Acusar a los manifestantes de la marcha del domingo 26 de febrero de ser defensores del narcoestado, de ser cómplices de Genaro García Luna, parecería una falacia ad hominem. Una falsa generalización, con la intención de desvirtuar toda una posición política a partir de la conducta de una persona. Pero no es así. De hecho, el vínculo debe plantearse en sentido inverso, es poner en claro que esa postura política es, en gran medida, responsable de engendrar una figura como la de García Luna.
Ciertamente, todo juicio tiene algo de teatralidad. El acusado encarnaba a un régimen, una manera de hacer política, una forma de tejer redes y complicidades. Sin duda, es un gran alivio que el veredicto haya sido emitido por un jurado popular; de otra forma no se habría roto el halo de impunidad que cubría a esa clase política.
Hoy sus cómplices no pueden vociferar que se trata de una persecución política perpetrada por una dictadura populista, como lo han hecho con otros procesados. En los tribunales mexicanos habrían hecho todo tipo de malabares jurídicos para evitar que se evidenciara el íntimo vínculo que existe entre ellos y el crimen organizado. Tan cercano que es imposible distinguir entre unos y otros. Dirían, como lo han hecho con Rosario Robles, que es una falta administrativa, no un acto criminal.
Debemos tener en claro que desafortunadamente el de García Luna es un acto de justicia incompleto. El llamado superpolicía fue declarado culpable por los crímenes que la fiscalía podía probar y no por todos los que perpetró. Hay cuentas pendientes y muchos cómplices libres. Los crímenes más atroces ni siquiera fueron pronunciados ante el juez.

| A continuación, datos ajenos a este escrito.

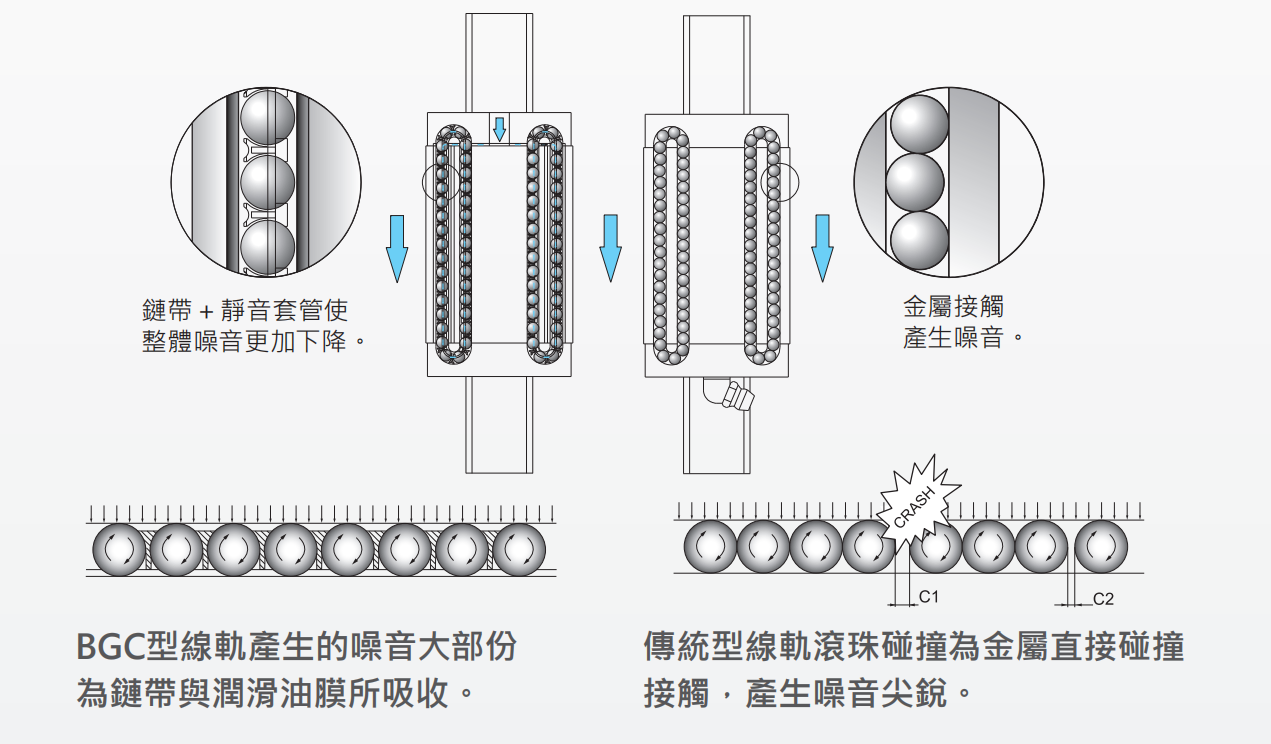 鏈帶 + 靜音套管使整體噪音更加下降。

金屬接觸產生噪音。

CRASH

C1

C2

BGC型線軌產生的噪音大部份為鏈帶與潤滑油膜所吸收。

傳統型線軌滾珠碰撞為金屬直接碰撞接觸，產生噪音尖銳。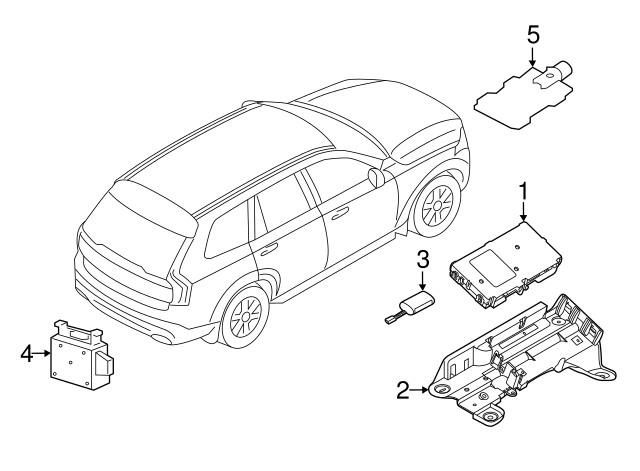 5
1
3
4
2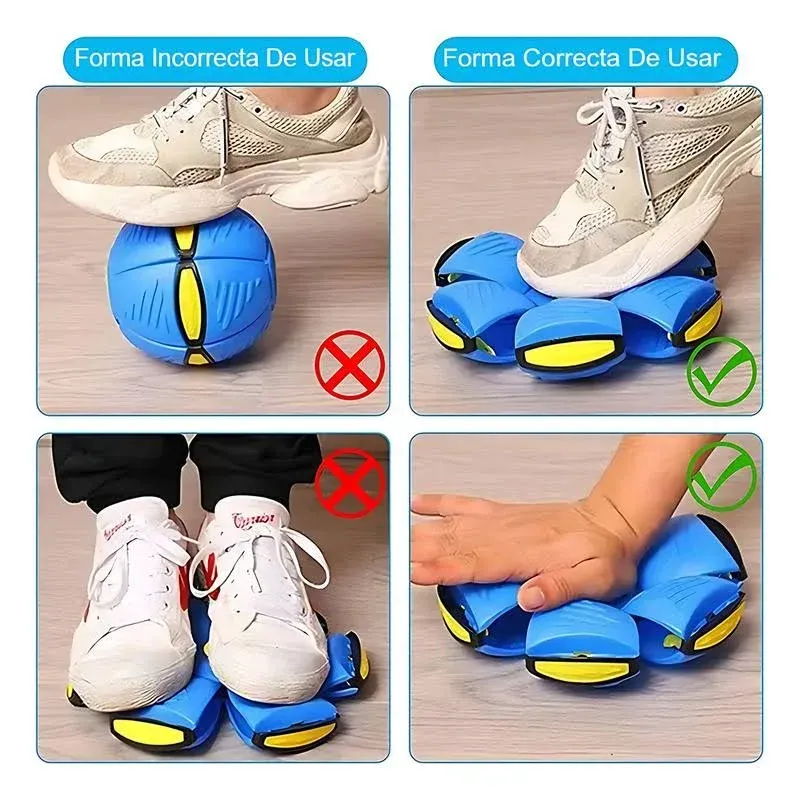 Forma Incorrecta De Usar

Forma Correcta De Usar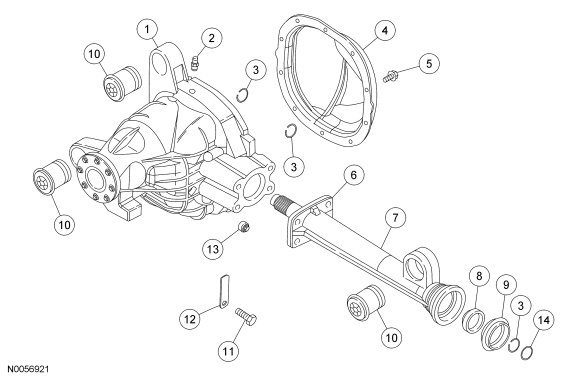 1
2
10
3
4
5
3
10
6
7
13
8
9
3
14
12
10
11
N0056921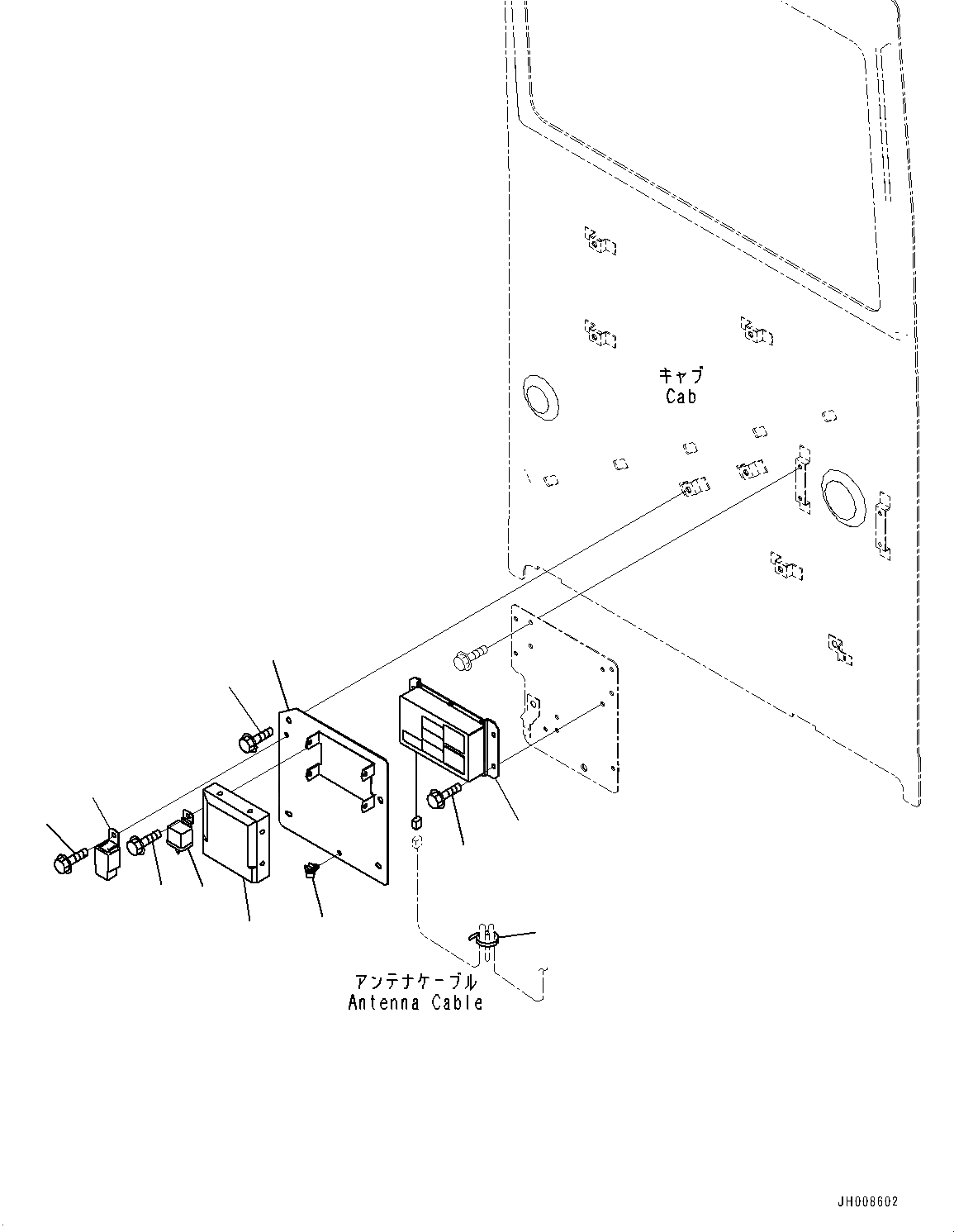 キャブ
Cab

アンテナケーブル
Antenna Cable

JH008602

El juicio popular debe extenderse a todo el régimen federal. Felipe Calderón y García Luna son las cabezas visibles, pero ellos no son la excepción, sino la regla. La responsabilidad de la barbarie que hemos vivido las últimas décadas es mucho más amplia y profunda. Poner al Estado al servicio del crimen organizado no es decisión de una persona, requirió de la complicidad de la clase política y de la permisividad de un amplio sector que se ha autodenominado sociedad civil.
Muchas de las organizaciones de la sociedad civil que hoy reclaman una supuesta militarización fungieron como administradores de la tragedia. No olvidemos que la “guerra contra el narco” fue una gran tragedia para muchos y un gran negocio para unos pocos. Los privilegios de una pequeña élite son indisociables de la sangre derramada.
Pensemos, por ejemplo, en María Elena Morera. Mientras se presentaba con un discurso en defensa de los derechos humanos, amasó una gran fortuna lavándole la cara a un régimen especializado en la tortura y la desaparición forzada.
Hoy esa clase política convoca a las calles para exigir que el régimen que encumbró a García Luna no sea tocado, para defender un régimen en el que se construyó una compleja estructura legal que garantizara su impunidad, en el que se toleró a los delincuentes de cuellos blanco, que, por cierto, son los más beneficiados del narcotráfico.
Con la máscara de ser apartidistas, pretenden ocultar un pasado criminal. Dicen defender la democracia, pero ninguna democracia es compatible con la necropolítica que impusieron.
Lamentablemente, el poder judicial es una de las pocas trincheras que aún mantiene esa clase política. No hay mucha esperanza de que en esos lares haya justicia para las víctimas del régimen criminal.
En esa clave debemos comprender el reclamo de la “marea rosa” para desentenderse del pasado, así como su irresponsabilidad. Se trata de una exigencia para prolongar su impunidad y sus privilegios. Ante la catástrofe que ha sido el narcoestado, la memoria constituye un imperativo ético, pues conforma la única posibilidad de instaurar una justicia integral para las víctimas.